Task to carry out — Once the line with "United States, site lebec_CA-18." is found in the entries below, repeat it and each following line exactly, up to and including the line with "A: Bos taurus (domestic cow).". Add no other lines.
==== Provided material ====
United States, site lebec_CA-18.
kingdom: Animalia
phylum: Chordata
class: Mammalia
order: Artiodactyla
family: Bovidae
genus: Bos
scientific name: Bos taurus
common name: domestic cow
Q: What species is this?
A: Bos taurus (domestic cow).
====
==== Provided material ====
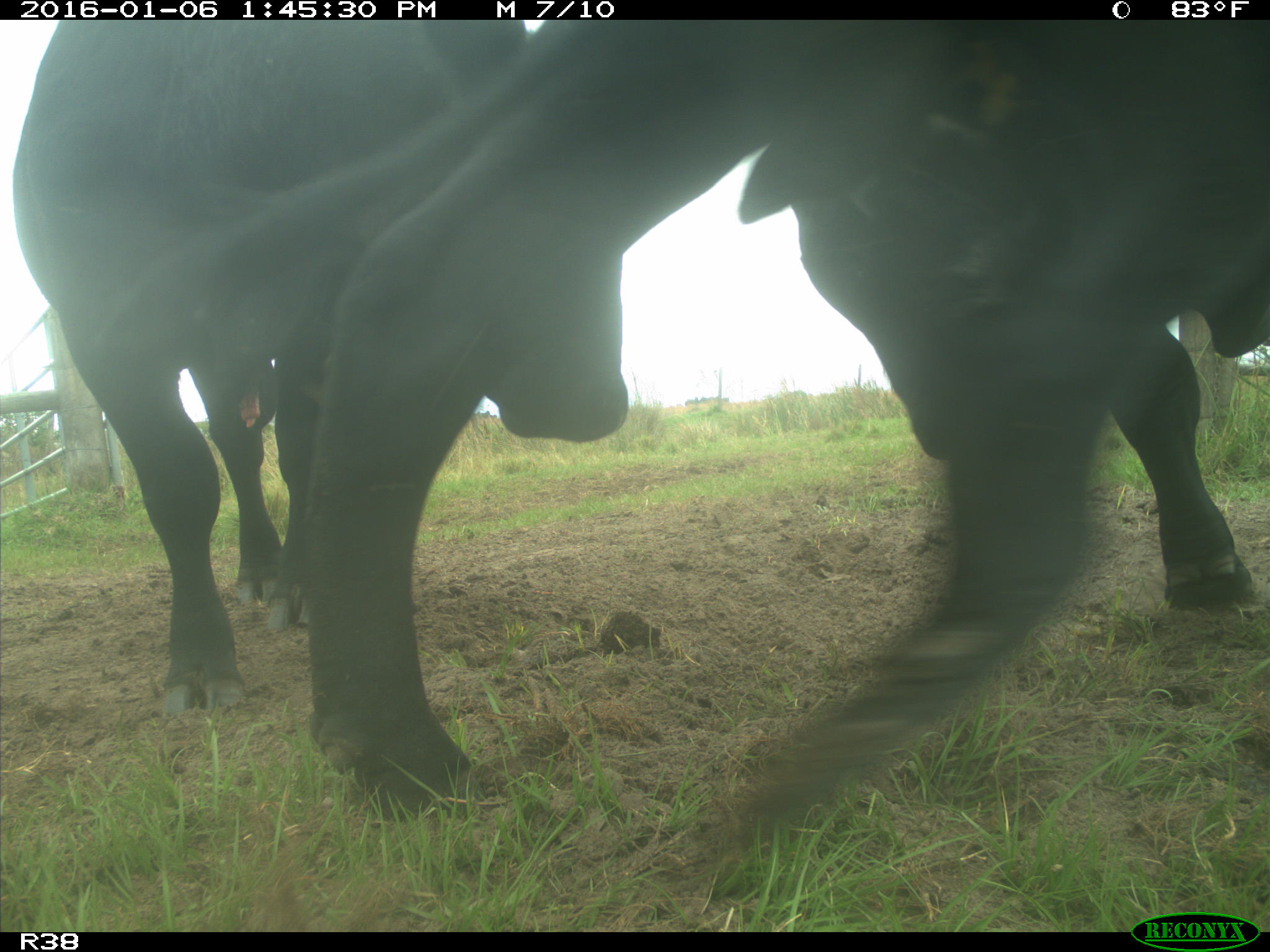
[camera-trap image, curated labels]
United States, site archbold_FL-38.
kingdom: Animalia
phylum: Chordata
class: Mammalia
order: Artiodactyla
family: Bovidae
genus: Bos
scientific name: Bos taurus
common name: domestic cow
====
Solution for this task —
United States, site lebec_CA-18.
kingdom: Animalia
phylum: Chordata
class: Mammalia
order: Artiodactyla
family: Bovidae
genus: Bos
scientific name: Bos taurus
common name: domestic cow
Q: What species is this?
A: Bos taurus (domestic cow).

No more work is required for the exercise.